Hitting a wall is an inevitable part of researching your family tree – but sometimes breaking one down will take you in a completely unexpected direction.
When I was a little girl I knew my father had been born in India. I knew that the first time he saw snow, when he was sent to England to go to school, he thought it was raining sugar. I also knew that my surname came from Ireland, along with my grandfather. That was the assumption I had when I started to research my father’s family and it led me straight into one of those brick walls.
My mum once told me that my father had applied for an Irish passport, but the birth records he had needed had been lost in the Four Courts fire. Working for Findmypast, I’m well aware of the records lost in the Four Courts fire during the Irish Civil War. I also know that sometimes you have to take family stories with a pinch of salt. Sometimes romance gets in, facts get forgotten – sometimes what you thought you knew just doesn’t add up.

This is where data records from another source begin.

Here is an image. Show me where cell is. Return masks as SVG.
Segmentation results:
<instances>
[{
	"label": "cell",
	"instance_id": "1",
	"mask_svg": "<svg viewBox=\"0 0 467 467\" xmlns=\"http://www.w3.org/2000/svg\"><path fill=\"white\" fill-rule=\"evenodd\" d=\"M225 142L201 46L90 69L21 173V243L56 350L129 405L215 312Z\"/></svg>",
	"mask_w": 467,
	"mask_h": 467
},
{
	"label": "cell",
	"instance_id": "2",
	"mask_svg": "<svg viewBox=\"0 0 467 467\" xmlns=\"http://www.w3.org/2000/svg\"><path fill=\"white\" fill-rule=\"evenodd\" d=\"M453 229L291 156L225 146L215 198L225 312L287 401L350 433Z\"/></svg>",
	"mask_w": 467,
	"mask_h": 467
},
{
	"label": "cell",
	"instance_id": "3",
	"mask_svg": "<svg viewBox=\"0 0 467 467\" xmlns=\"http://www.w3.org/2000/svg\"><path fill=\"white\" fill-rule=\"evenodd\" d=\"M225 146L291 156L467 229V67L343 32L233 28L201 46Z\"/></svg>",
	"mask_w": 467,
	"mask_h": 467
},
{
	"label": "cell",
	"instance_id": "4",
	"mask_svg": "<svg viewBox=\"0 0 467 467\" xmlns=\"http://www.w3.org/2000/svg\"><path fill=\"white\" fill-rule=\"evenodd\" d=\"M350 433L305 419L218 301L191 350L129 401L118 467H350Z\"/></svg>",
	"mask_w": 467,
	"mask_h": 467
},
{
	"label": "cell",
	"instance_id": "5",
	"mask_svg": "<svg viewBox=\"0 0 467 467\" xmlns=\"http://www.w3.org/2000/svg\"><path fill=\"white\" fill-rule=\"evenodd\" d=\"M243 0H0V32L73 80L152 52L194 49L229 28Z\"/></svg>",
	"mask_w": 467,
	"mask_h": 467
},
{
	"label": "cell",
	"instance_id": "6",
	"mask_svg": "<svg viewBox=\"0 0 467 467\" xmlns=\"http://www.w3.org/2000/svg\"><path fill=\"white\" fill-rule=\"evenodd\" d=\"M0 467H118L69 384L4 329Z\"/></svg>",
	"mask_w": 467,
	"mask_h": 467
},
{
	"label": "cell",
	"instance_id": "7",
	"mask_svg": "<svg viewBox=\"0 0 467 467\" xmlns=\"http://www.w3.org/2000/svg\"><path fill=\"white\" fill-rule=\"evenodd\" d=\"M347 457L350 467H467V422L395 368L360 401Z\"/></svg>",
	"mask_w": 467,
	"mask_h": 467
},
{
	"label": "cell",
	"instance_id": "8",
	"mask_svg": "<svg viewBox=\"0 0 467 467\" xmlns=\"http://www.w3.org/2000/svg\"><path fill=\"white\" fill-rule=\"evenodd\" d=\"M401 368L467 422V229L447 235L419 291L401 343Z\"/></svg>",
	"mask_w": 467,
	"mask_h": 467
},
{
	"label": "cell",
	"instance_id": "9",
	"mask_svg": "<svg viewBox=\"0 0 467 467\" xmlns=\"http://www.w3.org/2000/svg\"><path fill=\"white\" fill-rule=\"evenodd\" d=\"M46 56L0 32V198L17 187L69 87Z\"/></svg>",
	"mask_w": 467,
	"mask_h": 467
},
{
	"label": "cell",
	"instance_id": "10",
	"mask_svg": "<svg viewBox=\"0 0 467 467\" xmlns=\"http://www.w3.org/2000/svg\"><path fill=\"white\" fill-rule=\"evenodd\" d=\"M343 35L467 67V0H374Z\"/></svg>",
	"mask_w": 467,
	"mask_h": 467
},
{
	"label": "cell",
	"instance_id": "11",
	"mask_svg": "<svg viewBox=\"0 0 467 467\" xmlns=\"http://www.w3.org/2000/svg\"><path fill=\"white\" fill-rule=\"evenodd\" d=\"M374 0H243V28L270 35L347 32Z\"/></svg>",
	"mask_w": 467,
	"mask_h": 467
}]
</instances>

I happily went with the story that the records of generations of Rieleys had gone up in smoke in 1922 but surely there would be something in the parish records or even the 1901 Irish census? But it seemed as if my father’s family began with my grandfather. I couldn’t find any records before his marriage to my grandmother.

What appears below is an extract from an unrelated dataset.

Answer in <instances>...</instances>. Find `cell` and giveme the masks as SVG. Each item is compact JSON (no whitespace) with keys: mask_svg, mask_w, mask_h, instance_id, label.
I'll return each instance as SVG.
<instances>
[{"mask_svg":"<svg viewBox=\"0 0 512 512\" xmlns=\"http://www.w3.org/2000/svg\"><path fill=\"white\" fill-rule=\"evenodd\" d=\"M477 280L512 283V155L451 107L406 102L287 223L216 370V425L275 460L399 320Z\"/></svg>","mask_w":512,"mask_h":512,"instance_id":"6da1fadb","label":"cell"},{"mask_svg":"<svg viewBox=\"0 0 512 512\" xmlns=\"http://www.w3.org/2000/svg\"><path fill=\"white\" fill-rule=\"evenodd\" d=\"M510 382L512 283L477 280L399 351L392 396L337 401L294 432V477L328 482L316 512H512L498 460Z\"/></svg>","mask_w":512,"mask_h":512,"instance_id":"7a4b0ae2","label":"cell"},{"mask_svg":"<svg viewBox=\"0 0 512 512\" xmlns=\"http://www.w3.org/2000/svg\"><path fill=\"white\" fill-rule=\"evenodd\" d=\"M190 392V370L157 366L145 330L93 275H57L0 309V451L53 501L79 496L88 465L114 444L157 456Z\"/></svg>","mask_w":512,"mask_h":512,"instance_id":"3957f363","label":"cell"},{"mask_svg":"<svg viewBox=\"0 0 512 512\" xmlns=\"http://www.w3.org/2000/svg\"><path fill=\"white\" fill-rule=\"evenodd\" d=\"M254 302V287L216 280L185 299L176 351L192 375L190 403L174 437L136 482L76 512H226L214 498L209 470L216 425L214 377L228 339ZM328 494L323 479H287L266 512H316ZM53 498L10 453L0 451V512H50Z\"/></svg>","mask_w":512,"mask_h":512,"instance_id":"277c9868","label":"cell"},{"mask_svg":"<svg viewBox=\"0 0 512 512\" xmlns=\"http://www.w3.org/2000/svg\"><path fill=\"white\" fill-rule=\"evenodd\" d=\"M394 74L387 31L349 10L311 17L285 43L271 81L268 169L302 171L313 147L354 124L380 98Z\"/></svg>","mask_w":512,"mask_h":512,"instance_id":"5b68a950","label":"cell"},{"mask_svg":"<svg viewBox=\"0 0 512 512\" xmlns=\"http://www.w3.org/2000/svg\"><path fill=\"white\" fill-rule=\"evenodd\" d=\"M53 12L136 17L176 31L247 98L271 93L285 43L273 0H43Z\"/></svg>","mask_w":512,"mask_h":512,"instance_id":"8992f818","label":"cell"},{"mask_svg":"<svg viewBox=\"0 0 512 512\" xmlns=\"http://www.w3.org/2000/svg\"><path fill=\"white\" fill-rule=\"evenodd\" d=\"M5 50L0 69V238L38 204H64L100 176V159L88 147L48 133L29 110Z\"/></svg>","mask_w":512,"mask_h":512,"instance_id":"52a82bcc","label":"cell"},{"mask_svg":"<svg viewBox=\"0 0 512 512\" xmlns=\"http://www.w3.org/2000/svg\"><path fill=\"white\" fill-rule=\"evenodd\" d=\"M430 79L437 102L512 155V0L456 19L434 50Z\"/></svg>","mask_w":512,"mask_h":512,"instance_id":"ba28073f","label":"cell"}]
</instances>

All that changed when I started looking in the British in India Collection on Findmypast. Suddenly I found record after record, ancestor after ancestor. It soon became clear that my father would not have qualified to play on the Irish soccer team. His father had not in fact been born in Ireland but in Madras, in British India. Generation after generation was born in Madras and they married into other families who had been born and lived in India. As the branches grew and intertwined it was clear that this was a thriving community who were very much rooted in the country they lived in. A far cry from the story I had always believed, that my grandfather worked for a few years in India before returning home to England.
The earliest Rieley in Madras appeared to be Patrick, a school master at the Free School. In May 1819 he married Sophia Hunter in St Mary’s Church in Madras. Sophia is described as being “of the Female Orphan Asylum”. She was probably one of the orphans. This small detail might be hold the key to the confusion. Why my father might have been told his families records had gone up in smoke in Ireland. Why my great uncle, in the 1920 US Census, says he was born in Ireland like his parents despite his birth record, like my grandfather’s and my great grandfather’s showing that place of birth as Madras.

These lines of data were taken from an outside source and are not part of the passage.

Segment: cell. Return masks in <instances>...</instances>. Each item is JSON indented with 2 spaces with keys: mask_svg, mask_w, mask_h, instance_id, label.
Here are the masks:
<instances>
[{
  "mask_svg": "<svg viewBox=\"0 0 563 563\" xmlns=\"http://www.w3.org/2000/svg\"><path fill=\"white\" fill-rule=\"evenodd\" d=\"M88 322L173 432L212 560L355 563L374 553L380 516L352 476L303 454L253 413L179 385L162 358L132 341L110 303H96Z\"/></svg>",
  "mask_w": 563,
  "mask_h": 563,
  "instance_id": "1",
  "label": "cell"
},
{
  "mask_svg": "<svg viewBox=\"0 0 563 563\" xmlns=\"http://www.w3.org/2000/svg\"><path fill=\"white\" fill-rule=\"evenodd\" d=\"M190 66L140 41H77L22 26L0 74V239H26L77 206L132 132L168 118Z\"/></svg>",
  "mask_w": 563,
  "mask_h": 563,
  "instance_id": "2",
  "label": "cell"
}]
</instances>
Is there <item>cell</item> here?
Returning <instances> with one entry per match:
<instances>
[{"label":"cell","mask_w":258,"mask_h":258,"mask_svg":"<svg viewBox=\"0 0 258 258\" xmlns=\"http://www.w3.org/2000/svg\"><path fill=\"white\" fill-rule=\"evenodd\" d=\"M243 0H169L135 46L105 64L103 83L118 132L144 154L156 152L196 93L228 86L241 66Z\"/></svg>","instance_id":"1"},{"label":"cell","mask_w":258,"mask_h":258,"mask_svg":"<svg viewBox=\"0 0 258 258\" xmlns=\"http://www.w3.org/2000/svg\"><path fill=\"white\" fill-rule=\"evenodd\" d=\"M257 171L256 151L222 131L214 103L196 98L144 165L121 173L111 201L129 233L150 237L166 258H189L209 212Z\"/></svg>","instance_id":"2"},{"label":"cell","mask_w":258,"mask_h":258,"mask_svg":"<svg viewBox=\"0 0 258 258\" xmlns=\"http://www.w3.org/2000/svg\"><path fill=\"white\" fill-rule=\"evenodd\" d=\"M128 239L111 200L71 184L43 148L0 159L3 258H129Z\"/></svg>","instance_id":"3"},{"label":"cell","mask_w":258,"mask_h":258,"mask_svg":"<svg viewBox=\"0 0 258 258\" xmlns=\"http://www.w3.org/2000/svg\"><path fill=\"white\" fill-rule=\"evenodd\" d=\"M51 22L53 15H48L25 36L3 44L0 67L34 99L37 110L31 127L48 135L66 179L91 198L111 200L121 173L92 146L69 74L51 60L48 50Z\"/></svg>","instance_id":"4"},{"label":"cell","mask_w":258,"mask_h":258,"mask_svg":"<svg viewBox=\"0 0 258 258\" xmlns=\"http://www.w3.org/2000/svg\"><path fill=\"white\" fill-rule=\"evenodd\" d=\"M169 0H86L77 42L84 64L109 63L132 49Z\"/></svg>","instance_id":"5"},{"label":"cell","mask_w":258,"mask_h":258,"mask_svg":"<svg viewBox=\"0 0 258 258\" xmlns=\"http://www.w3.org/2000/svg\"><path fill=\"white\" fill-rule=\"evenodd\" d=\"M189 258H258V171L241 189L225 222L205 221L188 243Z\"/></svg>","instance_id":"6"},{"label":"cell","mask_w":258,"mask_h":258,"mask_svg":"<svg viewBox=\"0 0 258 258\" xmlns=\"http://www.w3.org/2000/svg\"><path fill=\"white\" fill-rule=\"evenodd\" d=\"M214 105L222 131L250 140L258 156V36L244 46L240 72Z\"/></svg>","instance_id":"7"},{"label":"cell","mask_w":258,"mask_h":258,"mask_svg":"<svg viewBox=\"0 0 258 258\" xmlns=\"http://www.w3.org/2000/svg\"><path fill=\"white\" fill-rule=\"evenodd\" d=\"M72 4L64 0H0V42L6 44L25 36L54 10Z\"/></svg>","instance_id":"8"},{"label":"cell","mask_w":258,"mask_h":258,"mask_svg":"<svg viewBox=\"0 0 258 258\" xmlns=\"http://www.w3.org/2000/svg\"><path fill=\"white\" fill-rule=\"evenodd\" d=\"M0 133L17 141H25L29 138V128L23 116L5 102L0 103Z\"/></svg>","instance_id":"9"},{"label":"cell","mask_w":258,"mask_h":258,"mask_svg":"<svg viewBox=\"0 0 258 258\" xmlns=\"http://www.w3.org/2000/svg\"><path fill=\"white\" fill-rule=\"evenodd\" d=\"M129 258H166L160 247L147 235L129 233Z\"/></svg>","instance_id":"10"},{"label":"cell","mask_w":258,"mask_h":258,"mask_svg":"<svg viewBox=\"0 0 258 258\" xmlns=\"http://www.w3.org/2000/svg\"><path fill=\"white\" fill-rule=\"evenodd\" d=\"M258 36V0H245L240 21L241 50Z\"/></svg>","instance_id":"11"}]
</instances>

Many of the orphans in the Female Orphan Asylum in Madras would have had mixed parentage. In the early 19th Century and earlier, Irish men, all European men, arriving in India were encouraged to marry Indian women. It invested them in the future of the country where they were planning to make their fortunes. The children of these marriages were generally known as Anglo Indian, or Eurasian. Before the Indian mutiny in 1857 to be Anglo Indian meant access to good steady jobs in the civil service or the army. After the Mutiny that attitude shifted. The Anglo Indians were no longer the privileged children of the Empire but its shameful secret. As the stigma grew then those who were born with light enough skin tried to “pass” as European, cutting themselves off from families that could prove different.
It can be difficult to identify your Anglo Indian ancestors. They will have European names, they will probably define themselves as English or Irish in censuses. But there are tell-tale signs. Often it’s in the jobs. Certain jobs were mainly done by Anglo Indians - they ran the railways for example. A lot are jobs that are responsible but not in charge. From the point of view of the English administration, the Anglo Indians inhabited a similar space to the Anglo Irish. People to keep close, and happy, but who ultimately could not be trusted because they were “Other”. It’s impossible not to see those comparisons when you look into this world, especially with that Irish perspective.